Dans le grand potager, la Brésilienne de 57 ans donne ses instructions au garçon qui apporte une brouette de cette terre rouge sur laquelle tout pousse : papayers, bananiers et même bougainvillées fuchsia et hortensias roses. "Nous avons aussi toutes sortes de plantes médicinales", se réjouit Lia. Sur la parcelle de culture écologique, elle montre aussi la serre pleine de semis et, plus loin, le compost.

Dans la "favela verte" de Vila Nova Esperança, dont Lia est élue "leader" depuis dix ans, rien ne se perd, tout se récupère.

Ici règne l’éthique de la permaculture : à une heure du centre de la mégapole congestionnée de Sao Paulo, la favela, qui domine la luxuriante Mata (forêt) Atlantica, se veut respectueuse de l’environnement, des hommes, autosuffisante et fondée sur le partage.

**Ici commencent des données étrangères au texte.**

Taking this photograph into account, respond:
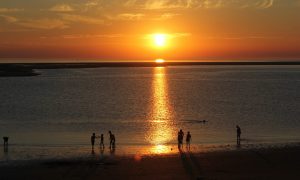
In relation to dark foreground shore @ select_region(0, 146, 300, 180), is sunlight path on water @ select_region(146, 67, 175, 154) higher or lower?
higher

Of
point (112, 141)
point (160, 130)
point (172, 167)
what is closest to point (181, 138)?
point (112, 141)

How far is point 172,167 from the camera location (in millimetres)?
20891

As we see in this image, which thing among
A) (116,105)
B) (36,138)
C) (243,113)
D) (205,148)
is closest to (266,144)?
(205,148)

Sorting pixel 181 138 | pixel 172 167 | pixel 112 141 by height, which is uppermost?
pixel 181 138

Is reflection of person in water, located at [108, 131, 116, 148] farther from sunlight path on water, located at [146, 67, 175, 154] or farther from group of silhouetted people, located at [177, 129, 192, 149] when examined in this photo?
group of silhouetted people, located at [177, 129, 192, 149]

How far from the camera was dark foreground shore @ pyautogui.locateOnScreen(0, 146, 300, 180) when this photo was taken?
19391mm

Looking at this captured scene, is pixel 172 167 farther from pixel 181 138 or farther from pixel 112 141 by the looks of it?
pixel 112 141

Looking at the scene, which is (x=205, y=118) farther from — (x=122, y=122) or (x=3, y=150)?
(x=3, y=150)

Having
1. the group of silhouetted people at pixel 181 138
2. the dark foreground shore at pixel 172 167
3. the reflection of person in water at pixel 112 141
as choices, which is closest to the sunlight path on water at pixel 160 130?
the group of silhouetted people at pixel 181 138

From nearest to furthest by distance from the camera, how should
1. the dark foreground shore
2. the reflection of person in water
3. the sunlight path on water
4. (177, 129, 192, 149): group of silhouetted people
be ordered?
1. the dark foreground shore
2. (177, 129, 192, 149): group of silhouetted people
3. the reflection of person in water
4. the sunlight path on water

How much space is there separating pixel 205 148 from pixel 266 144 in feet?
12.4

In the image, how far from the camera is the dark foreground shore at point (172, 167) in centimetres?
1939

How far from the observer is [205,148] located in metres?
26.5

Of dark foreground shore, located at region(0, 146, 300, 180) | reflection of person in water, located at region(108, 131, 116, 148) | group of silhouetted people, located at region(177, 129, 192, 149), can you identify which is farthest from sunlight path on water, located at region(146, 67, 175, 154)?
dark foreground shore, located at region(0, 146, 300, 180)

Bien sûr, les roses et les marguerites du jardin n’empêchent pas Vila Nova Esperança de ressembler aux 1650 favelas du grand Sao Paulo : ruelles défoncées, maisons inachevées, canapés éventrés en plein air et sacs en plastique qui volent. Mais la favela écologique de Vila Nova Esperança a reçu plusieurs prix et a son compte Facebook. C’est dans cette communauté de 3000 âmes que "Lia l’espérance", comme on l’appelle aussi, a bâti son "rêve".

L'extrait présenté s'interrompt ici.